代谢途径的确认和发现通过 13 C - Proteinogenic氨基酸的标签
Summary
C – 13同位素标记是一个有用的技术,确定各类微生物细胞中央代谢。后已与一个特定的标记底物培养的细胞,气相色谱 – 质谱测量,可以揭示proteinogenic氨基酸的独特标签模式为基础的功能代谢途径。
Abstract
微生物可以利用生物化学和功能基因组学方法研究复杂的代谢途径。一个重要的技术,来研究细胞中央的新陈代谢,并发现新的酶是13的C -辅助代谢分析1。这种技术是基于同位素标记,用13 C标记底物的微生物美联储。通过跟踪在生化网络代谢物之间的原子过渡路径,我们可以判断功能的途径,并发现新的酶。
作为辅助方法,转录和蛋白质组学,isotopomer辅助代谢途径分析方法包含三个主要步骤: 首先 ,我们的成长与13 C标记底物的细胞。在这一步,中期和标记底物的选择组成的两个关键因素。为了避免从非标在营养补充剂的碳测量噪音与一个唯一碳源的培养基是必需的。此外,选择一个标记底物的基础上,如何有效地将澄清所分析的途径。由于新的酶往往涉及不同的反应的立体化学或中间产品,在一般情况下,单独标记的碳基板更新颖的途径检测信息统一标记的检测新颖的途径 3,4,第二,我们分析氨基酸的标签模式,采用GC – MS。氨基酸丰富的蛋白质,并,从而可以从生物质水解获得。

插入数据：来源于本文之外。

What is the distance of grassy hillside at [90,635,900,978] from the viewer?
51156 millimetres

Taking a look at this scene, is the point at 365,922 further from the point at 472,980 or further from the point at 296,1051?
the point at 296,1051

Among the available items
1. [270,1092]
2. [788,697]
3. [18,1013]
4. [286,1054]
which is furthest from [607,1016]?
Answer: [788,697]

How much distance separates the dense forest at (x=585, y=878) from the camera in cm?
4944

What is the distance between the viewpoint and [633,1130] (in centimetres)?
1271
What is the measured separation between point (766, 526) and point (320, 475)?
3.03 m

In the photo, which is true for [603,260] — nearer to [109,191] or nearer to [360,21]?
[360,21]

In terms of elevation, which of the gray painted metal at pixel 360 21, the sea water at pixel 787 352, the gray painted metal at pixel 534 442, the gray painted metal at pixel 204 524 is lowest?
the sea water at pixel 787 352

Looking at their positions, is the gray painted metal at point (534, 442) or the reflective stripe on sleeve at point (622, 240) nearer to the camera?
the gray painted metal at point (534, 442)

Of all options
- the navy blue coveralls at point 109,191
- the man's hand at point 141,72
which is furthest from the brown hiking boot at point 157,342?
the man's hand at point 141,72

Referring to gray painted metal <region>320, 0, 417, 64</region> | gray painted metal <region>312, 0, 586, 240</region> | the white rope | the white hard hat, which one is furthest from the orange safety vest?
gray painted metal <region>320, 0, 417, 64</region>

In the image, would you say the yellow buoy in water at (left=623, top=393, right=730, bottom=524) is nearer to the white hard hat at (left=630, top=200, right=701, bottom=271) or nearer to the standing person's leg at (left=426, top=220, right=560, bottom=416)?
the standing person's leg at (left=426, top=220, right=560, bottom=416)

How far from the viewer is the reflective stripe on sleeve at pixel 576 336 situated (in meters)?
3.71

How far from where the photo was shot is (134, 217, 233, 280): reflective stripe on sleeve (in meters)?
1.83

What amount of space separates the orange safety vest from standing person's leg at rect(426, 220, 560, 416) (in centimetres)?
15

氨基酸可GC分离之前的N -(叔丁基二甲基)- N – methyltrifluoroacetamide(TBDMS)衍生。 TBDMS衍生的氨基酸可分散MS和在不同的片段阵列。费(M / Z)零散和不分段氨基酸的比例群众的基础上,我们可以推断可能是中央的代谢产物的标记模式氨基酸的前体。第三,我们在建议的途径跟踪13C碳过渡,isotopomer数据的基础上,确认这些途径是否活跃2。氨基酸的测量提供了约8个中央代谢的关键前体代谢产物的同位素标记信息。这些代谢的关键节点,能反映相关中央通路的功能。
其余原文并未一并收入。